## START Passage given

An ostrich farmer from Grahamstown has thrown the local court into a spin by apparently proving that his mortgage loan with Standard Bank has been on-sold to an investor in Taiwan. This is the first time a securitisation audit has been presented in a SA court. On the basis of the evidence presented, the farmer says Standard Bank has no right to be in court.
Ash Davenport, a 63 year-old ostrich farmer from outside Grahamstown in the Eastern Cape, may be about to make history in his effort to stave off attempts by Standard Bank to take possession of his 3,260ha farm over a R3 million loan he took out seven years ago.
Last week he threw the Grahamstown High Court into a spin when his attorney, Bev Carruthers of Port Elizabeth, plonked a securitisation audit in front of the judge. The securitisation audit suggests that his bank loan has been on-sold to a Taiwanese bank and is no longer owned by Standard Bank. That being the case, Standard Bank has no right to be in court. More than that, the audit suggests the bank has securitised (or on-sold) his bond for R5 million, not the R3 million he supposedly signed for.
The court reserved judgment as to whether to allow the audit to be presented as new evidence in a case that has been dragging on for close to seven years.

## END Passage given

Tasks to perform:
1. Using the article about the ostrich farmer's dispute with Standard Bank, say whether each statement agrees with it. Answer yes or no and quote the deciding words.
(a) The farmer's farm measures 3,260ha.
(b) The audit suggests the loan was on-sold to a bank in Japan.
(c) The court decided at once whether the audit could be presented as new evidence.
2. Resume the article on the ostrich farmer's court fight with Standard Bank, starting after its last sentence.
The records are separate material and have no connection to the article.

## START Material

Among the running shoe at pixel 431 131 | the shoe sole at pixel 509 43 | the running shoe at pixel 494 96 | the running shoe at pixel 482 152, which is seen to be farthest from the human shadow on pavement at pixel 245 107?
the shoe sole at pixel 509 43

## END Material
## START Material

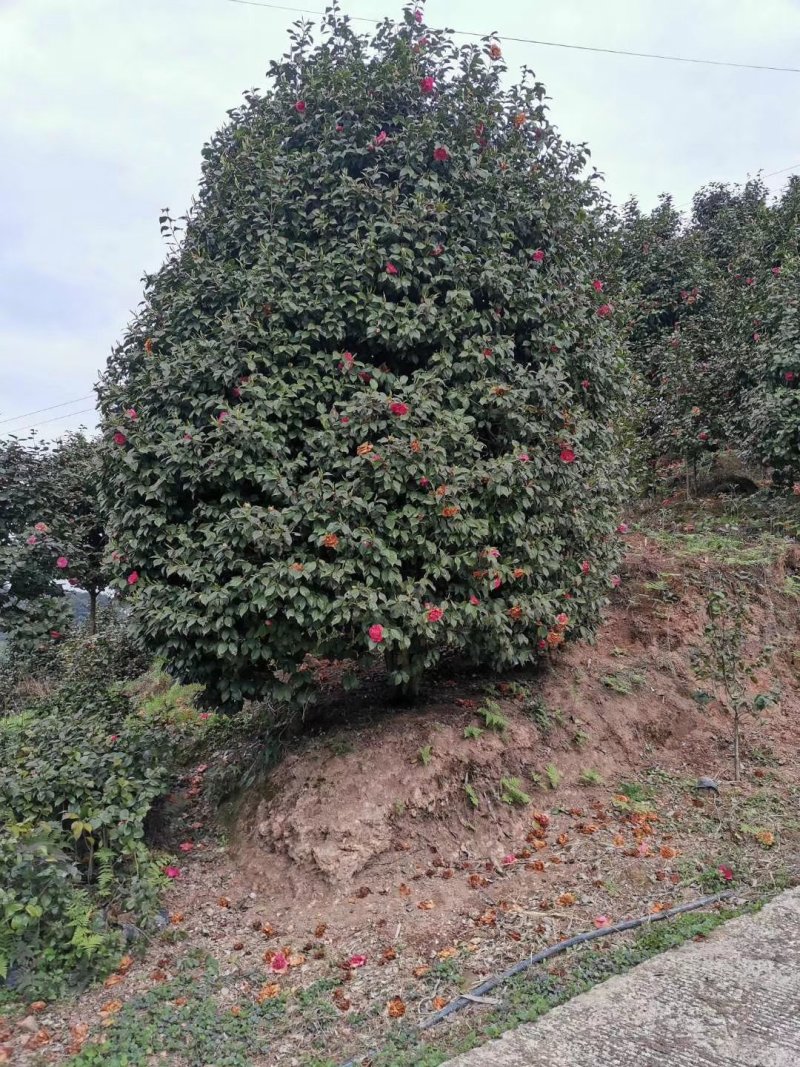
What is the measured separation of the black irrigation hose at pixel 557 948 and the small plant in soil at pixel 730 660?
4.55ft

## END Material

Answer set:
1.
(a) Yes: "his 3,260ha farm"
(b) No: "on-sold to a Taiwanese bank"
(c) No: "The court reserved judgment"

2.
“I intend to fight this all the way,” says Davenport. “These banks have been getting away with this nonsense for too long. I had to pay R17,000 for the audit but it was worth it, since it provides proof that the bank has in fact been securitising mortgage loans and then coming after property owners when they have no right to.”
Securitisation audits are a new development in South Africa, but are common in the US. They effectively carry the same weight as a financial opinion by a company’s auditor, though the banks are trying to dismiss them as hearsay.
Standard Bank attempted to discredit the audit by Michael Carrigan, a certified mortgage securitisation auditor in the US, who managed to track the chain of title for Davenport’s mortgage bond all the way to Taiwan. The bank referred to Carrigan’s evidence as “speculative at best” and claimed he did not have a grasp of South African law. It then reiterated that his loan had not been securitised.
Carrigan also provided a second audit for another Grahamstown resident, Jay Brown (not his real name), apparently proving that his Standard Bank mortgage loan had ended up with a bank in Thailand. Brown is also defending his property against repossession by the bank.
Bear in mind that the bank in both cases has denied – as all the major banks have done in thousands of other similar cases – that it had securitised these mortgage bonds. Brown went one step further, by settling his debt to the bank by way of a promissory note of his own – similar to a cheque or bank note – which he claimed is legally permissible in terms of the Bills of Exchange Act.
This is a rather interesting defence first developed in SA by the late Johan Joubert, who insisted that individuals should issue their own promissory notes in settlement of debts, just as the banks concoct money out of thin air on their computer terminals. Standard Bank has refused to accept Brown’s promissory note.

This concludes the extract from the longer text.